February 16, 1996

Researchers develop software to asses student behavior

By Roger Martin

Every class has them - students who sass or space out or, in some other way, tell you they can't or won't be reached.

It's easy to accuse or blame. Easy to pack them off to the counselor's office. To rail about the disintegration of the American family.

But the fact remains, said Charles R. Greenwood, director of the KU Juniper Garden Children's Projects, that all this behavior is part of a bigger picture. Besides the student's behavior, there is what the teacher is doing, what the class activity is, and whether the class is working together or broken up into smaller groups.

More goes on than any one person can register, Greenwood said. Yet an outside observer, such as the school psychologist, can help.

To impose a discipline on those observations, the psychologist can now use a laptop computer containing software designed by Greenwood and his colleagues.

The software helps the psychologist silently tabulate, every 15 seconds, the teacher's behavior, the student's behavior, the activity of the moment, the teaching materials at hand and the configuration of the class - students working alone, one on one, in small groups. The psychologist typically does this logging for 30 minutes.

Greenwood said that 13 Kansas school districts now have copies of the software, called EBASS, or Ecobehavioral Assessment Software System. Six school districts in other states, from California to New York, and three in foreign countries also use the software.

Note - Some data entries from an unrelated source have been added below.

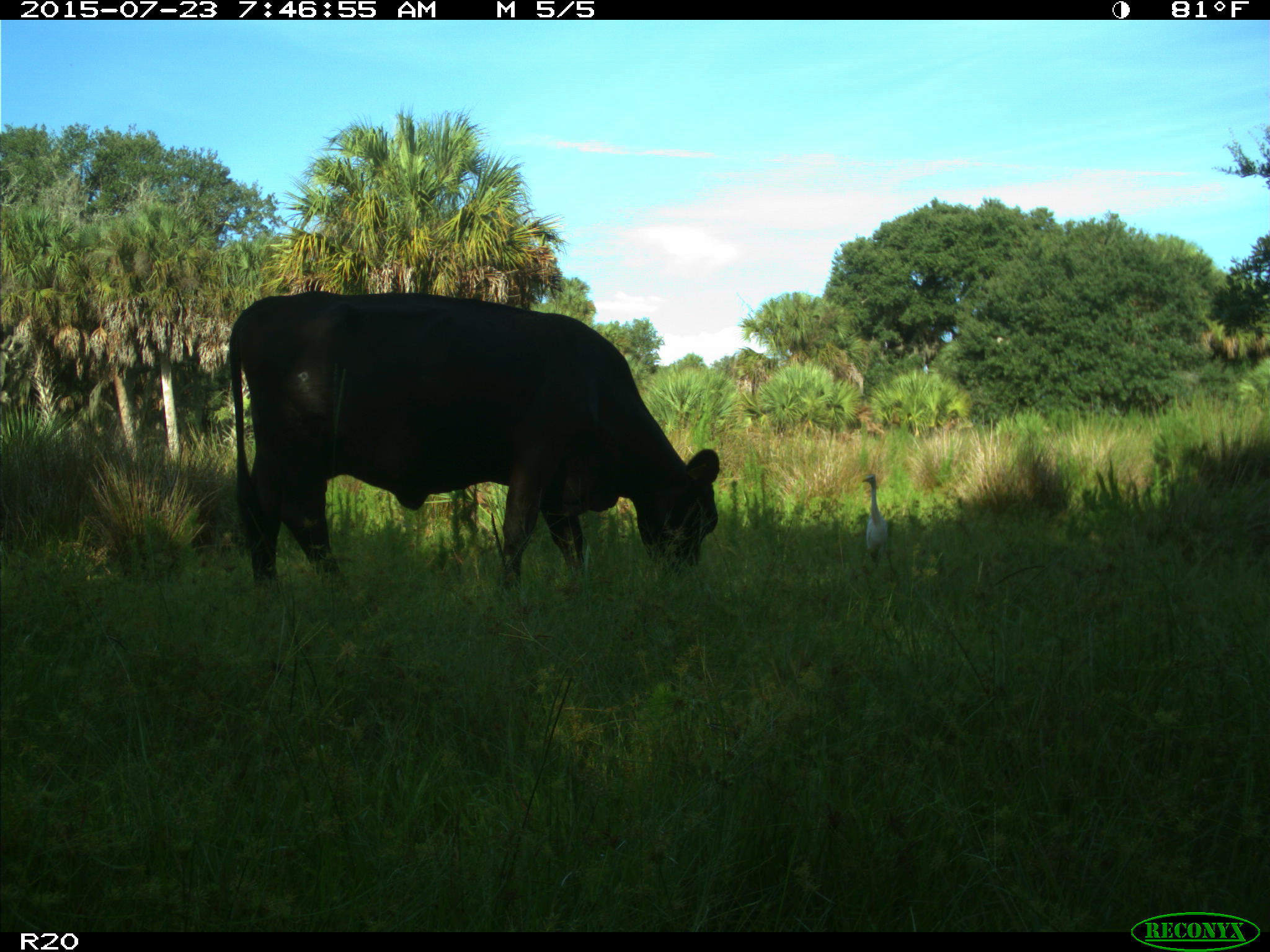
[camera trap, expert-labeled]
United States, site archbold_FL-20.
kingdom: Animalia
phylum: Chordata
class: Mammalia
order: Artiodactyla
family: Bovidae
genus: Bos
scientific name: Bos taurus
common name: domestic cow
Bos taurus (domestic cow).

The districts are using EBASS as a basis for referrals of kids to special-education programs and for consultations with teachers, Greenwood said.

EBASS also can be used to assess new programs. If a district were experimenting with peer tutoring - where kids teach kids - they might use an EBASS evaluation to compare the students' engagement during tutoring with their engagement in more conventionally structured classes.

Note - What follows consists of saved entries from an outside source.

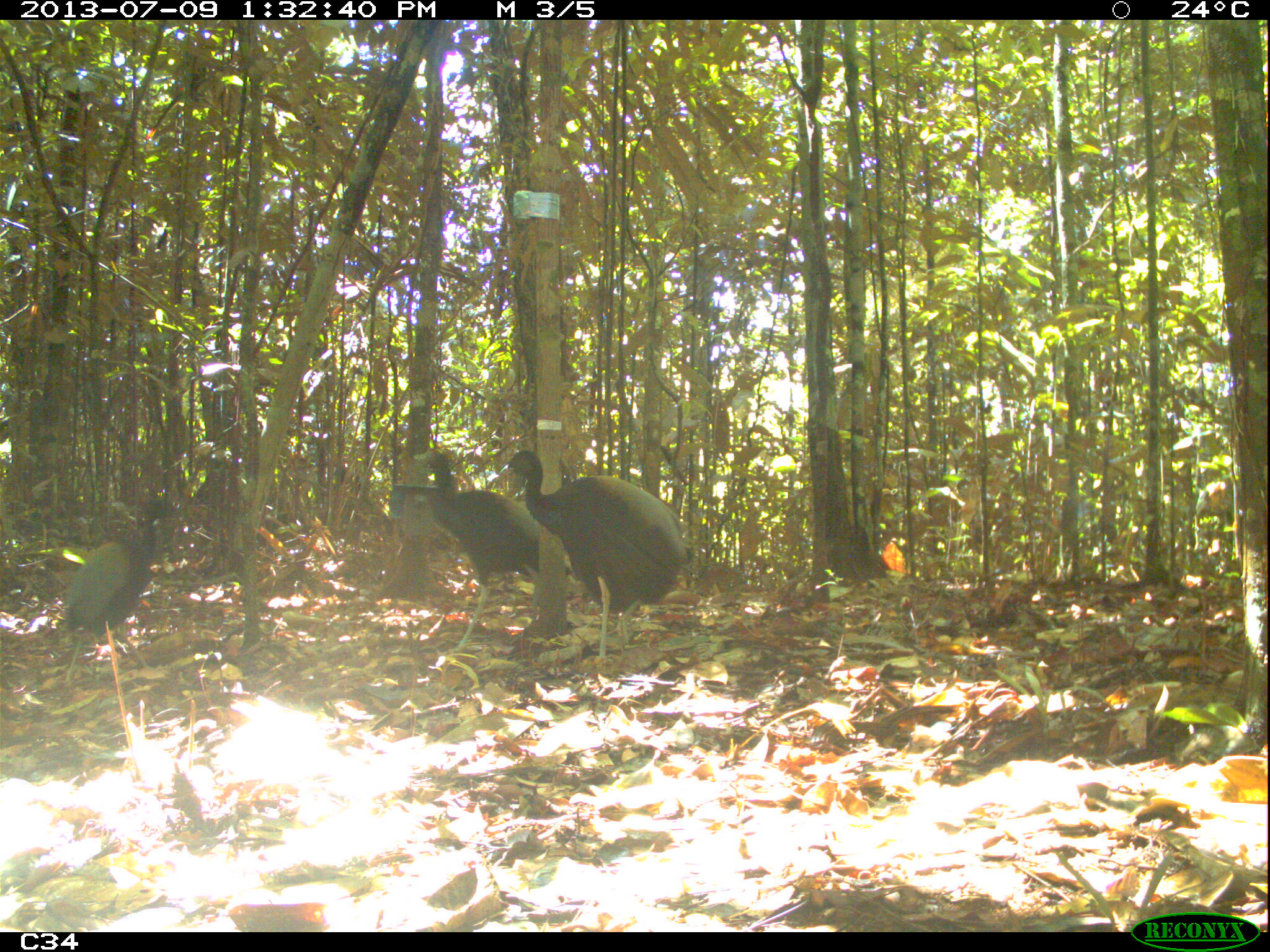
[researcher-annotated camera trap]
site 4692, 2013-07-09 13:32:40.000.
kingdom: Animalia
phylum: Chordata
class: Aves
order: Gruiformes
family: Psophiidae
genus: Psophia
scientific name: Psophia crepitans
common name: gray-winged trumpeter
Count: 4.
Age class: adult.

EBASS is an example of technology transfer, Greenwood said. He and his colleagues originally developed the software to do their own research observations.

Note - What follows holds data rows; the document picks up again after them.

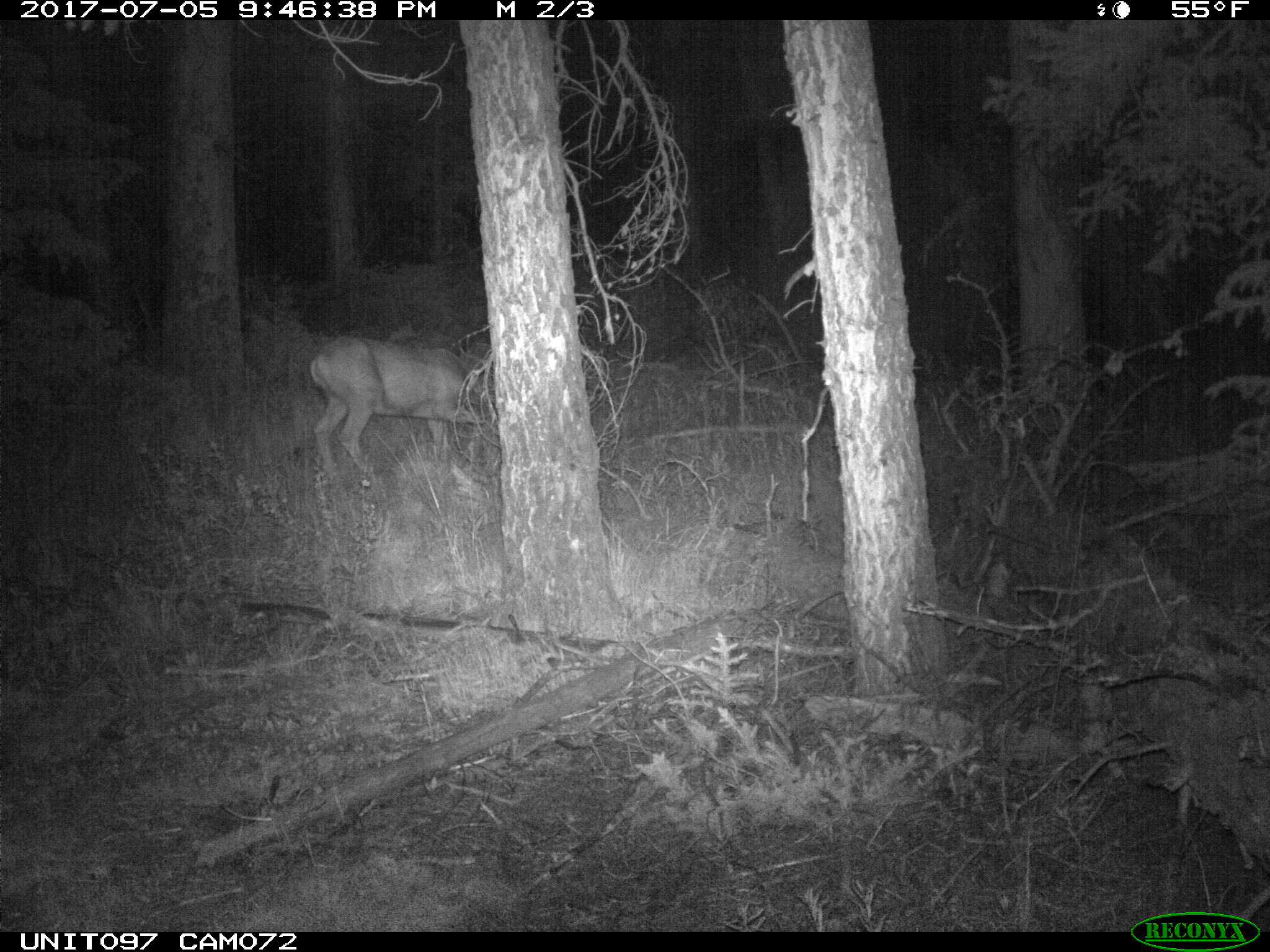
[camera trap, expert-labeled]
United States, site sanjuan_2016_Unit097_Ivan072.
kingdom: Animalia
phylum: Chordata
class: Mammalia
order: Artiodactyla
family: Cervidae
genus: Odocoileus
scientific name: Odocoileus hemionus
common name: mule deer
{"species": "Odocoileus hemionus (mule deer)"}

Greenwood said he hoped more Kansas school districts would use the software. Juniper Gardens is training school psychologists in its use and is also getting some universities to adopt the software in its preparation of school psychologists.

How about the downside?

"Everything can go wrong," Greenwood said. "People can take this and, in the worst case, use it to evaluate teachers under review. It requires having notebook computers, and that requires funds. "But if it's used in a positive way, by people who understand it, then it's a helpful system."